Problem requirements: Lay out every line of these items as a Markdown table with two columns, Row and Text: the row number in the first, the line in the second. Skip blank lines and leave the pictures out.

Data in this exercise:
•••
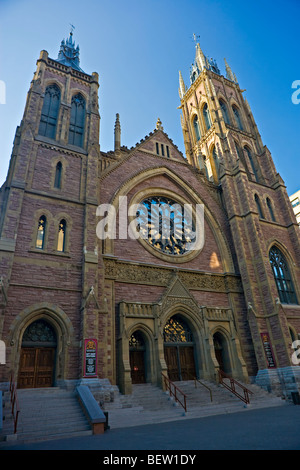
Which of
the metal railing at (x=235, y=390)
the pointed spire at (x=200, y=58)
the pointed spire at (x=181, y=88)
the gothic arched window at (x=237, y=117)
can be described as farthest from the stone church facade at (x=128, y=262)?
the pointed spire at (x=200, y=58)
•••
Response:
| Row | Text |
|---|---|
| 1 | Which of |
| 2 | the metal railing at (x=235, y=390) |
| 3 | the pointed spire at (x=200, y=58) |
| 4 | the pointed spire at (x=181, y=88) |
| 5 | the gothic arched window at (x=237, y=117) |
| 6 | can be described as farthest from the stone church facade at (x=128, y=262)? |
| 7 | the pointed spire at (x=200, y=58) |